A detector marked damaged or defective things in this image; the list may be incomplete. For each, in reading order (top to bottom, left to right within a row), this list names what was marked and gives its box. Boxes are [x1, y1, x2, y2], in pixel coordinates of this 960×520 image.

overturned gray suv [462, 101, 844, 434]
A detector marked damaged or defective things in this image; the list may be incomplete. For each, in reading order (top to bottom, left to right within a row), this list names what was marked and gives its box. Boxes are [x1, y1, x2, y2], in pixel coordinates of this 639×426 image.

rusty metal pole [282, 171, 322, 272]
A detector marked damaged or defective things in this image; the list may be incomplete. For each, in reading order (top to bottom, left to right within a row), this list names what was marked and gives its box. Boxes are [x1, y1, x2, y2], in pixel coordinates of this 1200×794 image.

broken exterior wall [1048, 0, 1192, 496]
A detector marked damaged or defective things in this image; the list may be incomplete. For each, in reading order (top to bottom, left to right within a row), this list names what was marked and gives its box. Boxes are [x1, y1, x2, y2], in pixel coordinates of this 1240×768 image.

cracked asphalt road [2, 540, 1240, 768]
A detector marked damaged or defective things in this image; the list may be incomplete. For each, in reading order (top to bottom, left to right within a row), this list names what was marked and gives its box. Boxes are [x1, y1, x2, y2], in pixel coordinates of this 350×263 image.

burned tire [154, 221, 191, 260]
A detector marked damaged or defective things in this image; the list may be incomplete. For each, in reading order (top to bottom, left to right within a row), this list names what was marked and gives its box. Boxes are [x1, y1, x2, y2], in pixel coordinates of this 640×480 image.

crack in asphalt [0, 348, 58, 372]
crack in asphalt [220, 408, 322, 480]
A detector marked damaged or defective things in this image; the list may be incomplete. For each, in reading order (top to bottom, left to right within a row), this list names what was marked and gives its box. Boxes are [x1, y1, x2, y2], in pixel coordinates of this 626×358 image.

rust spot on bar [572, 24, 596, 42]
□ □ □
Print all of the records above again, word for word and in the same order.

IN RESPONSE:
A detector marked damaged or defective things in this image; the list may be incomplete. For each, in reading order (top to bottom, left to right within a row), this list names what was marked and gives its box. Boxes are [x1, y1, x2, y2], in pixel coordinates of this 960×520 image.

overturned gray suv [462, 101, 844, 434]
A detector marked damaged or defective things in this image; the list may be incomplete. For each, in reading order (top to bottom, left to right within a row), this list names what was marked and gives its box. Boxes are [x1, y1, x2, y2], in pixel coordinates of this 639×426 image.

rusty metal pole [282, 171, 322, 272]
A detector marked damaged or defective things in this image; the list may be incomplete. For each, in reading order (top to bottom, left to right within a row), this list names what was marked and gives its box. Boxes are [x1, y1, x2, y2], in pixel coordinates of this 1200×794 image.

broken exterior wall [1048, 0, 1192, 496]
A detector marked damaged or defective things in this image; the list may be incomplete. For each, in reading order (top to bottom, left to right within a row), this list names what was marked and gives its box. Boxes are [x1, y1, x2, y2], in pixel coordinates of this 1240×768 image.

cracked asphalt road [2, 540, 1240, 768]
A detector marked damaged or defective things in this image; the list may be incomplete. For each, in reading order (top to bottom, left to right within a row), this list names what was marked and gives its box. Boxes are [x1, y1, x2, y2], in pixel coordinates of this 350×263 image.

burned tire [154, 221, 191, 260]
A detector marked damaged or defective things in this image; the list may be incomplete. For each, in reading order (top to bottom, left to right within a row), this list names what was marked and gives its box. Boxes are [x1, y1, x2, y2], in pixel coordinates of this 640×480 image.

crack in asphalt [0, 348, 58, 372]
crack in asphalt [220, 408, 322, 480]
A detector marked damaged or defective things in this image; the list may be incomplete. For each, in reading order (top to bottom, left to right within a row), this list names what was marked and gives its box. Boxes are [x1, y1, x2, y2], in pixel coordinates of this 626×358 image.

rust spot on bar [572, 24, 596, 42]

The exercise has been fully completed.